The concept of galaxies arose in 1926, when Hubble made a groundbreaking discovery that there are entities beyond our home, the Milky Way. These turned out to be other galaxies scattered across the immense cosmos. Hubble’s close examination of these galaxies led to the identification of two primary types: (a) Spiral galaxies, characterized by arms resembling spiral shapes, and (b) Elliptical galaxies, whose arrangement of stars results in an ellipsoidal shape.

Fig. 1: The picture on the left is a cartoon of a spiral galaxy. Its centre is whitened to highlight the region, and has arms that spiral outward, creating the galaxy's spiral shape. The image shows different varieties of spiral structures that are actually observed in the cosmos. On the right, there's a drawing of an elliptical galaxy. The white part in the centre is the core, and the stars in this galaxy are spread out in a shape like a stretched circle, which is known as an ellipse. These galaxies are actually 3D structures, but when we observe them in the sky, they appear to be projected 2D images (as presented). [Credit: NASA Science ]

In Fig. 1, such galaxies have been demonstrated via a schematic diagram. In this article, only early-type galaxies, which constitute elliptical galaxies and S0 galaxies will be in focus. S0 galaxies are a transition phase between an elliptical and a spiral.

Early-type galaxies were initially considered to be older, evolved galaxies with a reddish appearance. They are mainly composed of older stars and lack young star formation due to their limited gas and dust content, which are necessary components needed to trigger the formation of stars.

============

=== Task directions ===
Edit the passage on galaxies starting at "In Fig. 1, such" and ending at "formation of stars.", putting "red coloring" in place of "reddish appearance". Rely only on the text above.

=== Collected data ===
============

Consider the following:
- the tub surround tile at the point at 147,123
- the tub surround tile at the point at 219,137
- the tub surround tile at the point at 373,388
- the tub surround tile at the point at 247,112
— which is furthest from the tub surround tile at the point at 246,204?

============

=== Response ===
In Fig. 1, such galaxies have been demonstrated via a schematic diagram. In this article, only early-type galaxies, which constitute elliptical galaxies and S0 galaxies will be in focus. S0 galaxies are a transition phase between an elliptical and a spiral.

Early-type galaxies were initially considered to be older, evolved galaxies with a red coloring. They are mainly composed of older stars and lack young star formation due to their limited gas and dust content, which are necessary components needed to trigger the formation of stars.